Now, as well as land blight, there is a potential toxic legacy. Disused mines are one of the most potent sources of water pollution, and can keep discharging for hundreds of years. The River Esk in Scotland, for example, is still being polluted by coal workings from the 13th century. As the opencast pits fill with water, into which sulphides and metal salts leach, these toxins can spread into aquifers, drain into rivers and contaminate the land when rivers flood. No one seems to have a plan for averting this outcome.

There are similar stories in many parts of the world. In the Appalachians and the Illinois basin in the US, coal companies have walked away from environmental disasters. Homes are flooded by minewater, rivers are poisoned, mountaintops remain truncated.
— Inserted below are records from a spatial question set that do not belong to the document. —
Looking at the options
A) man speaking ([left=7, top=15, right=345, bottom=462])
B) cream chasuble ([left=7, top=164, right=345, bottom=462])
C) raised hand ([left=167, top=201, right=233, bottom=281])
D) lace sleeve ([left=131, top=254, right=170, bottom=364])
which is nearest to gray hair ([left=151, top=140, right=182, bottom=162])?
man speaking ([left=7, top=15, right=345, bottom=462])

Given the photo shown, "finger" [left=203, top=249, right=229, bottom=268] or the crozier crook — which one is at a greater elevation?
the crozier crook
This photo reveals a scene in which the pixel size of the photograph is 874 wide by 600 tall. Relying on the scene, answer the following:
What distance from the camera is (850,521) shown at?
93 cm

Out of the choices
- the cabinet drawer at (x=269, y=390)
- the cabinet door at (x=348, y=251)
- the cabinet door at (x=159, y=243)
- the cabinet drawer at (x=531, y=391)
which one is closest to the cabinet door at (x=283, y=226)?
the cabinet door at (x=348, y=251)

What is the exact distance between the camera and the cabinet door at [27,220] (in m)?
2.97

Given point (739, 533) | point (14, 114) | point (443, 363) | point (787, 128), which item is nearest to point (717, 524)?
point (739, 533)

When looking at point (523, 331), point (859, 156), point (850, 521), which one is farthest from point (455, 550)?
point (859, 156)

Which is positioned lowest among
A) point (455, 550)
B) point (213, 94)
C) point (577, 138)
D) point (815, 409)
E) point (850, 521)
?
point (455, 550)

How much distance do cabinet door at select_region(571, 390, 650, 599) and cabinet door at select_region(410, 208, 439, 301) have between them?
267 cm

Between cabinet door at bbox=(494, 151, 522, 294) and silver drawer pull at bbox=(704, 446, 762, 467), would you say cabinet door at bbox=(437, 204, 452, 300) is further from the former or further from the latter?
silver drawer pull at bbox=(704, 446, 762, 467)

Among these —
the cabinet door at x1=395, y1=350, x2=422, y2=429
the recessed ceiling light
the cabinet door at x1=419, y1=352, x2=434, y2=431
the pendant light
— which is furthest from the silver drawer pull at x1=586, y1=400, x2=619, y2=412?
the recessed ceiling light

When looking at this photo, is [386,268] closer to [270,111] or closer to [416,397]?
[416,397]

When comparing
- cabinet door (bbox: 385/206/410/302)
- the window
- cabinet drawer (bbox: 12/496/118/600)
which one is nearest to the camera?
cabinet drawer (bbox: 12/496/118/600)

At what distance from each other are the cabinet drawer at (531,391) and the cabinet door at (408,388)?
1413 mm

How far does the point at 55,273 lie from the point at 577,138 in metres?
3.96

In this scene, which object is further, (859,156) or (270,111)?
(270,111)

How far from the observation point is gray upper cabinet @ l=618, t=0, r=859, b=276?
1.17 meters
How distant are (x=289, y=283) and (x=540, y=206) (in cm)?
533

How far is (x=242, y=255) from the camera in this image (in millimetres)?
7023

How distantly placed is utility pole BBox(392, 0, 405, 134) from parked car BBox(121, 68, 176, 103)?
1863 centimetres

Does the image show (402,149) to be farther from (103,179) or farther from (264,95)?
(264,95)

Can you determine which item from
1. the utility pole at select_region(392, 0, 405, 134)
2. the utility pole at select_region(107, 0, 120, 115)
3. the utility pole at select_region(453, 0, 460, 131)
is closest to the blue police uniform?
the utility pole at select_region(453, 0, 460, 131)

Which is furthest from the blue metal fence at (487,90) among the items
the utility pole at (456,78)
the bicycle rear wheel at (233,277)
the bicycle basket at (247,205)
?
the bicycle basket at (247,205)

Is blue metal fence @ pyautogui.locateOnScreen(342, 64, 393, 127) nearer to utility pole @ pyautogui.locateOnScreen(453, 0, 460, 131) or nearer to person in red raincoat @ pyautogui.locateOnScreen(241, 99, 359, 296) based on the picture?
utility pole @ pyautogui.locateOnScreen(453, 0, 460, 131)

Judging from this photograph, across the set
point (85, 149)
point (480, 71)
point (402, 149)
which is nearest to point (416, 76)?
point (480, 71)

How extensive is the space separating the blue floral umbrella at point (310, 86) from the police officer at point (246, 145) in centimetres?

One estimate suggests there are also 123,000 abandoned, uncapped oilwells in the US; another that plugging the derelict oil and gas wells in the Gulf of Mexico alone – which threaten to discharge methane into the atmosphere and crude oil into the ocean – would cost $30bn. Most of this money should be provided by the oil majors that drilled them, which have a combined capitalisation of $1.2tn, but they are surrounded by the defensive political wall they have bought: the state and federal legislators who obstruct any attempt to hold them to account. In the Niger delta in Nigeria, blighted by decades of oil spills, many people now have no option but to abandon their poisoned lands and seek to rebuild their lives elsewhere.

It’s capitalism made visible: extract the money, dump the costs, abandon the community and move to the next frontier. And this is before you count the much greater liability of the carbon dioxide these corporations have released, for which there was never a clean-up plan. We are all in the hole the fossil fuel companies have left. It is time to stop digging.